Proposed CMS Medicare rule signals new era of orthopedics

A recently proposed CMS rule signals that the healthcare industry should brace for another wave of orthopedic-related consolidations—especially those driven by private equity and health systems seeking to enter joint ventures with larger orthopedic practices.

 In its 2020 Medicare payment rule, CMS proposed several orthopedic-related changes, including for:

• Ambulatory surgery center (ASC) facilities – Adding knee replacement and repair procedures as approved services

• Hospital outpatient facilities – Adding hip replacements as an approved service, shifting them away from their historical inpatient-only setting

At the same time, CMS has also updated its Bundled Payments for Care Improvement (BPCI) Advanced Model to include an outpatient component of knee replacements.

The move from inpatient to outpatient and ASCs began several years ago, but these collective changes from CMS represent a focused push to expedite that trend, which threatens a highly lucrative revenue stream for hospitals.
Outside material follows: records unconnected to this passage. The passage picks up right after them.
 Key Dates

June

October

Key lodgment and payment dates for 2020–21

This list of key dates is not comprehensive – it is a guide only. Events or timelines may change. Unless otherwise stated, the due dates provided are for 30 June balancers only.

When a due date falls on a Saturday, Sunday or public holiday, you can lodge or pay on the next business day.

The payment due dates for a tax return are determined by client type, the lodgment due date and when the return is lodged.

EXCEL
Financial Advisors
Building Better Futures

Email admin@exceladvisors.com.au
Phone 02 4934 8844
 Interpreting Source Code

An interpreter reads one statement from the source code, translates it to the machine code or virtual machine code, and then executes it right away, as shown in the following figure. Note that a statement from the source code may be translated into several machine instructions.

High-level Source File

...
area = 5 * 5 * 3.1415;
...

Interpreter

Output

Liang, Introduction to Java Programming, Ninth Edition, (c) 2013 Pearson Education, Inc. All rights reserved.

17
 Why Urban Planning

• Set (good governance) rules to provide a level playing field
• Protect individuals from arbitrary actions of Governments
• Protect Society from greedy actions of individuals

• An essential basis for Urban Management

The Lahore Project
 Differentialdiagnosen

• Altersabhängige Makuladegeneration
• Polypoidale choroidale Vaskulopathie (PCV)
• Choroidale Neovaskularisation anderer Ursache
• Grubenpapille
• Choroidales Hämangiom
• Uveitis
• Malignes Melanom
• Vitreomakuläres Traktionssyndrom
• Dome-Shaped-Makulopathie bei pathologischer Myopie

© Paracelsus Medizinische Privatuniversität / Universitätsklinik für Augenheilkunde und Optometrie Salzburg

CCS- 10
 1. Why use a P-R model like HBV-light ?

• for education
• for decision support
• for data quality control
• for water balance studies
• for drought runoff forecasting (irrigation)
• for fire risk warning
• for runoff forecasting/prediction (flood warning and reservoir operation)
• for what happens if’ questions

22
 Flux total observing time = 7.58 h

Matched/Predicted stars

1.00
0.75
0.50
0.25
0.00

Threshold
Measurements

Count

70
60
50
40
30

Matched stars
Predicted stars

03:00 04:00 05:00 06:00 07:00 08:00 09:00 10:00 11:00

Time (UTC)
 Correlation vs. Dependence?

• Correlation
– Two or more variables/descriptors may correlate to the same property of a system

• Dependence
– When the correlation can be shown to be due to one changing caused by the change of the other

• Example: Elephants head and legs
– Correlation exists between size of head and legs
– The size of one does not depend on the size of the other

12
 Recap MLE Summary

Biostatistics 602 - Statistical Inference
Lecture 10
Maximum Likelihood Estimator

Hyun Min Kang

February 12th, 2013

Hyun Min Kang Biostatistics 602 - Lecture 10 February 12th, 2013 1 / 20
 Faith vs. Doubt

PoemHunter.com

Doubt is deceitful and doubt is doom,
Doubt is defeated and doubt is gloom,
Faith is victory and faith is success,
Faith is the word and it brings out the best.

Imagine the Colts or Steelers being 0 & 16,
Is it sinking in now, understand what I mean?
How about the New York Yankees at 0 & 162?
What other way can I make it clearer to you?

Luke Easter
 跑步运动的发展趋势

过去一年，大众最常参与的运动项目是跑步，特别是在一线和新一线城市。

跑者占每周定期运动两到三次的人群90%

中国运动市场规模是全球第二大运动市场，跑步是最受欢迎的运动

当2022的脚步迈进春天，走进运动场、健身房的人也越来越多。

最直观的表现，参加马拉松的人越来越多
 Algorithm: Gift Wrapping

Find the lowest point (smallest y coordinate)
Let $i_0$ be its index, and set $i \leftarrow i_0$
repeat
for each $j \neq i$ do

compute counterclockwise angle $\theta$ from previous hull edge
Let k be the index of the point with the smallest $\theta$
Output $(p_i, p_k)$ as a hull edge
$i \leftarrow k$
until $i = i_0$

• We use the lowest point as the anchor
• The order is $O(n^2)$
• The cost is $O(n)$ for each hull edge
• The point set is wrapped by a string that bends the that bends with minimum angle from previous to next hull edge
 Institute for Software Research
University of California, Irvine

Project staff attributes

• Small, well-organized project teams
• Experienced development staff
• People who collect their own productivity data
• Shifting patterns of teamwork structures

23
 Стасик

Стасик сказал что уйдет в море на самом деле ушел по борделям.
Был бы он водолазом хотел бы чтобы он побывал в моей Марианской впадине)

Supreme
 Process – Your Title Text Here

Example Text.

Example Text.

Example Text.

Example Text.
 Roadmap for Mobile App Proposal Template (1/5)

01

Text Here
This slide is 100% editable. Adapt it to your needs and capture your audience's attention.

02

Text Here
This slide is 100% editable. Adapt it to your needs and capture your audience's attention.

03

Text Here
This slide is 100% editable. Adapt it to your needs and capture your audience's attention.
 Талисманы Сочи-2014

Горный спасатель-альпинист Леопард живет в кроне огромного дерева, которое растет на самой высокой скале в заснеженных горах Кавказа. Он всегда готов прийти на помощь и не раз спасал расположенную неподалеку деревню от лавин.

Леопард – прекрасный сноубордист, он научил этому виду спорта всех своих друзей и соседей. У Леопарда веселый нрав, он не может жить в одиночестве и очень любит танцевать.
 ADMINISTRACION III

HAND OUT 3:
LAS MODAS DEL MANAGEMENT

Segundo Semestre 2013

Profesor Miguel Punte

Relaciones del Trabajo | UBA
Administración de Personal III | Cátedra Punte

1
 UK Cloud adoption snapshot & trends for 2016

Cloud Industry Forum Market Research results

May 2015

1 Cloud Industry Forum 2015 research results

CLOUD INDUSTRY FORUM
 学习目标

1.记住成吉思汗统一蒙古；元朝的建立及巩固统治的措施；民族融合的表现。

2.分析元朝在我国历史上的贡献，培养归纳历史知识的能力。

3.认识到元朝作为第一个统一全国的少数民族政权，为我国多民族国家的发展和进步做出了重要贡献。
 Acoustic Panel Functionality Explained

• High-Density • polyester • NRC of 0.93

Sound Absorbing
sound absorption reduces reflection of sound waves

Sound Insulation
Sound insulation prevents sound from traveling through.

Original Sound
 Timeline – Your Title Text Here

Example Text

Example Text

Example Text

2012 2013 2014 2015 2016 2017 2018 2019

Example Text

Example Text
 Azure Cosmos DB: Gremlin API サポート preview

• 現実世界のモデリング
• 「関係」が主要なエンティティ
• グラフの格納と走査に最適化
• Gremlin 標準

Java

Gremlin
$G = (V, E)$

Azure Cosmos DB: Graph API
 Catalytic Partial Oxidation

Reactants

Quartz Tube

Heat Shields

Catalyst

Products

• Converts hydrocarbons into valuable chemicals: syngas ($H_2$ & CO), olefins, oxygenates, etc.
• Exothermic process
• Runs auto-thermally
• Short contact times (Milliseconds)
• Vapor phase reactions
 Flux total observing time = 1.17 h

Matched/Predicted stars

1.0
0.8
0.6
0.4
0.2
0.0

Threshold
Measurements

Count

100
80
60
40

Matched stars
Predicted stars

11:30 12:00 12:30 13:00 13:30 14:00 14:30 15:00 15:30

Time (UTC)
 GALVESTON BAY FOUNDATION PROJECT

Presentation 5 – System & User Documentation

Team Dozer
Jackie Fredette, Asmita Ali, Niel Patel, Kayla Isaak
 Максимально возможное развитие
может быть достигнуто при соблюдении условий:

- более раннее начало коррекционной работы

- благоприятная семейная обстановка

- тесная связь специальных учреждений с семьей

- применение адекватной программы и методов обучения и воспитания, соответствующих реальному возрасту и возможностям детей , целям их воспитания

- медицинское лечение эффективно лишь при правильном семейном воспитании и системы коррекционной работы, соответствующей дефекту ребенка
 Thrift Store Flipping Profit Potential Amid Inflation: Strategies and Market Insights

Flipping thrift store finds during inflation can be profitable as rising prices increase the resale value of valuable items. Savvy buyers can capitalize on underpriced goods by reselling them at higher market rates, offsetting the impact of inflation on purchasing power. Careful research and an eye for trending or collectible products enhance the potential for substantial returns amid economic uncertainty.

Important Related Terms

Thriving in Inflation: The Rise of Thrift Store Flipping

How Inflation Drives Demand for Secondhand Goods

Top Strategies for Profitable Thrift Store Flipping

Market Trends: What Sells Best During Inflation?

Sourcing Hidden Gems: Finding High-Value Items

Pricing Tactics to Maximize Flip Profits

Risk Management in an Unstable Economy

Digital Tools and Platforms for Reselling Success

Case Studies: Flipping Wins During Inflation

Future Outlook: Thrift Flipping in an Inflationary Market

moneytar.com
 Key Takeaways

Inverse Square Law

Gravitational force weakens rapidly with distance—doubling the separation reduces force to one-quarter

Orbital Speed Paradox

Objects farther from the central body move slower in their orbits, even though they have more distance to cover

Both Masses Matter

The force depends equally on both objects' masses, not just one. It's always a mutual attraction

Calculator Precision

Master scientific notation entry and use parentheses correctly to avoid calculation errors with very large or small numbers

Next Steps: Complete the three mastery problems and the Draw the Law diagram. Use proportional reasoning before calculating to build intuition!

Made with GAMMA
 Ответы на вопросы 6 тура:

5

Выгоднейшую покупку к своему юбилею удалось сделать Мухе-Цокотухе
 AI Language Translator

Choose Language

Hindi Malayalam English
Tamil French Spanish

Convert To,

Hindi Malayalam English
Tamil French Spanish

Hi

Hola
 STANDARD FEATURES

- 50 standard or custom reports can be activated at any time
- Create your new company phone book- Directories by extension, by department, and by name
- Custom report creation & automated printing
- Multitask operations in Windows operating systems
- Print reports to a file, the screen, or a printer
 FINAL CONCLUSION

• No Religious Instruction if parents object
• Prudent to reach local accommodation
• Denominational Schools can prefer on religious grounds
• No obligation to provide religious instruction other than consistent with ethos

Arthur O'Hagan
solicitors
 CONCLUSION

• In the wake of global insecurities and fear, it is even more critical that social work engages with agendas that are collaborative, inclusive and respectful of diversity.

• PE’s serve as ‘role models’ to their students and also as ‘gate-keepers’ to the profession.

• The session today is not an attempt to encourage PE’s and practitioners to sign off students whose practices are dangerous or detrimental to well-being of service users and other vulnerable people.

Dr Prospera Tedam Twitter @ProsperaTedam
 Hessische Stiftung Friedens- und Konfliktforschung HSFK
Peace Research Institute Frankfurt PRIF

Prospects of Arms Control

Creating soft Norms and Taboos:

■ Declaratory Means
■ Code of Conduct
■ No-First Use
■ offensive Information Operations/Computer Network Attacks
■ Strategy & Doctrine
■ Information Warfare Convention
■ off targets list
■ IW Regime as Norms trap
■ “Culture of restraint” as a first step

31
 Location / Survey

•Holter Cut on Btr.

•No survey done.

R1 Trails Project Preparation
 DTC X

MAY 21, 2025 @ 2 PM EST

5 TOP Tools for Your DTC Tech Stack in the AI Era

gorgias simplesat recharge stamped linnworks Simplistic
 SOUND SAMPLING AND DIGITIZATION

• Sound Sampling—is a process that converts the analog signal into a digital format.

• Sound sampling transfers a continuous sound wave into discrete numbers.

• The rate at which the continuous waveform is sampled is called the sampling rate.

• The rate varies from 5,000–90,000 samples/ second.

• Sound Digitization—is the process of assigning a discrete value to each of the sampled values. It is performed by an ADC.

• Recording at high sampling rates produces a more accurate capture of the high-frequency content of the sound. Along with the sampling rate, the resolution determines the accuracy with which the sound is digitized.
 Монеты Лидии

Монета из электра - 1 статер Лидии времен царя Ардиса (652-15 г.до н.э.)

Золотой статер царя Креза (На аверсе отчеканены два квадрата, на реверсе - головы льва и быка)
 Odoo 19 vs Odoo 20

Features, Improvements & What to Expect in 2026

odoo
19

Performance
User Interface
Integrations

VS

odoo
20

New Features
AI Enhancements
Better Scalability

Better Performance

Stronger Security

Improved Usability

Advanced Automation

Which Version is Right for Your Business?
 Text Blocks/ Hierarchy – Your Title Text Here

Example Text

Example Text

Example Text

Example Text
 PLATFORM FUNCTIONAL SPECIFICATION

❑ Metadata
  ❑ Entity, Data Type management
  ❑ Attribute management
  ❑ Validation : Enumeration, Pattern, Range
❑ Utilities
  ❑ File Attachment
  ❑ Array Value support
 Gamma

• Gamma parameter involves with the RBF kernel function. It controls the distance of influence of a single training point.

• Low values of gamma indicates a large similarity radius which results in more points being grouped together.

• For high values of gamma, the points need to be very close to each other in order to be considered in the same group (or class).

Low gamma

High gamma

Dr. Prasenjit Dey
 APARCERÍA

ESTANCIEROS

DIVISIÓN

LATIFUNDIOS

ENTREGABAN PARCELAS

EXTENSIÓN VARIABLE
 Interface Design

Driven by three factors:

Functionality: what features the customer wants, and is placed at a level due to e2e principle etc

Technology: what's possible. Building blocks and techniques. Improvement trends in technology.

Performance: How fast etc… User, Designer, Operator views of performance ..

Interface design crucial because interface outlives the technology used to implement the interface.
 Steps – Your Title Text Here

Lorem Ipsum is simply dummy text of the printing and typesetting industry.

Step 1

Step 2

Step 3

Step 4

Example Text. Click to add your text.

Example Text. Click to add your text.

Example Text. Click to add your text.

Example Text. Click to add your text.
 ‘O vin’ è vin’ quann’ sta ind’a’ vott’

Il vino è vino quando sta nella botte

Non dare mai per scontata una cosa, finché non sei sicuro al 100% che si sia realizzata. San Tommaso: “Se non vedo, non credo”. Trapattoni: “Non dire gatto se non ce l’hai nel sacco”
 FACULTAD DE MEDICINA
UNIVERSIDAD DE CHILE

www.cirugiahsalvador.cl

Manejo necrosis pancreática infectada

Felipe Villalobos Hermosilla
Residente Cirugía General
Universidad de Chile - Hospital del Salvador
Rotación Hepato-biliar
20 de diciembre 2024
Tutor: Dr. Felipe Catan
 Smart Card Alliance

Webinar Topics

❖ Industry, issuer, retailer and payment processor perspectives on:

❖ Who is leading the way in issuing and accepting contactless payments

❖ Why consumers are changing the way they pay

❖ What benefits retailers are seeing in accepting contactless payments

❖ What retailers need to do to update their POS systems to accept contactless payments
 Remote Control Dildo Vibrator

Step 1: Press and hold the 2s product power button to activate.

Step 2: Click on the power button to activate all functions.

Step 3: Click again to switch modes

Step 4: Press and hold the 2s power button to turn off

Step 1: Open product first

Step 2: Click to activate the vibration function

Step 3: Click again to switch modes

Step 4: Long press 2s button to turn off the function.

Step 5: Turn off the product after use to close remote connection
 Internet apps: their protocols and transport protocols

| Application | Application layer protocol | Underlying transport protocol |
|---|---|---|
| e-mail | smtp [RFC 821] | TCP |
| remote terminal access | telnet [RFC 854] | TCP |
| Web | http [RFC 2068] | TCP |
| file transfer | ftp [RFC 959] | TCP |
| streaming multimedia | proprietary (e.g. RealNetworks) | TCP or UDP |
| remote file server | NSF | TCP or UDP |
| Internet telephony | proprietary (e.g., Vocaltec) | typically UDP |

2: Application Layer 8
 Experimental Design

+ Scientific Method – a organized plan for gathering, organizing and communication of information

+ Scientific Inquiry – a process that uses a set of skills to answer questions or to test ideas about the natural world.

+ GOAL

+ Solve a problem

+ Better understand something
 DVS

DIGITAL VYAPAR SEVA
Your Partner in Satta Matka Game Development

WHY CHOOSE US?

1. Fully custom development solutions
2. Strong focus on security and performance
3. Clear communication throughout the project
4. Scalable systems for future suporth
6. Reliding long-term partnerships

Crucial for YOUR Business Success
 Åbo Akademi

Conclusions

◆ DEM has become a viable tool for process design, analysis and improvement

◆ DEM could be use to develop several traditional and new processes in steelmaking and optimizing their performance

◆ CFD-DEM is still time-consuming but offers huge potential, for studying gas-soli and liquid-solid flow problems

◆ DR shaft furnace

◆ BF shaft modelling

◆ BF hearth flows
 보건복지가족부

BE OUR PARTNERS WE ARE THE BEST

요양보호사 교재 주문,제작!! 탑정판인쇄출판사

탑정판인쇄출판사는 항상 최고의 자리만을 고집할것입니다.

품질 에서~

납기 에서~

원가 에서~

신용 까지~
For example, the following changes are expected to negatively impact hospitals’ revenue streams by the respective reimbursement amounts listed:

  Approved Services Added   Estimated CMS Reimbursement
  Inpatient diagnosis related group (DRG) payments   $12,750
  Knee replacement procedures at ASCs   $8,600

  Hip replacements at hospital outpatient facilities instead of in-patient settings


If finalized, these changes to ASC knee replacement and outpatient hip replacements could have an adverse impact on hospitals as they open doors to new competitors including ASC management companies and larger orthopedic practices. Such organizations could develop their own ASCs and capture this newly available patient population and value. For larger orthopedic practices in particular, this may increase their ability to add value and savings under the BPCI Program—providing even more impetus for change and opportunities for investors in the space.


This is triggering several responses across the health continuum:

1. Greater investment from private equity into orthopedics

BDO’s Quick Take: Capitalizing on a highly fragmented market, PE firms have already been acquiring many larger physician practices with scale. As Becker's reported in May, orthopedists — as well as other specialists like gastroenterologists — are among the newest targets in the PE rush into physician practices. “These firms are attracted to specialties that promise rich revenue from ambulatory surgery centers, lab, imaging and other ancillary services,” the publication wrote.

This shift towards ASCs among lucrative joint replacement patients provides investors a growing opportunity for profitability, as orthopedic services provided in the outpatient setting have shown lower readmission rates and fewer complications. This is an attractive transition for PE firms to ride.

2. A new wave of branding and specialization efforts

BDO’s Quick Take: The industry is moving to a value-based world, so organizations need to determine where they play in this world and promote that. Some health systems and hospitals may lose out on these lucrative volumes as patients go elsewhere for better value. Others may instead get ahead of the trend and create leading orthopedic centers of excellence to support higher reimbursement and profit margins.

Another option for health systems may be to create joint venture models with leading ASC management companies or orthopedic practices to promote volume protection and growth. For those who pursue this model, it will require both sides to conduct careful pre-venture due diligence around how to structure the agreement, what liabilities that structure opens them up to, and a careful review of clinical coding policies and procedures to ensure proper reimbursement and mitigate risk of clawbacks.

3. Increased emphasis on — and competition for — top orthopedic talent

BDO’s Quick Take: In a value-based world, it’s easier to identify the best surgeons based on patient volumes, complications and quality of outcomes. This information will become more readily available as industry efforts to boost transparency into the billing practices and quality ratings of healthcare organizations moves forward. As greater emphasis is placed on outpatient facilities over the traditional hospital setting, organizations will need to ensure they have the infrastructure and leadership in place to attract — and retain — leading surgeons.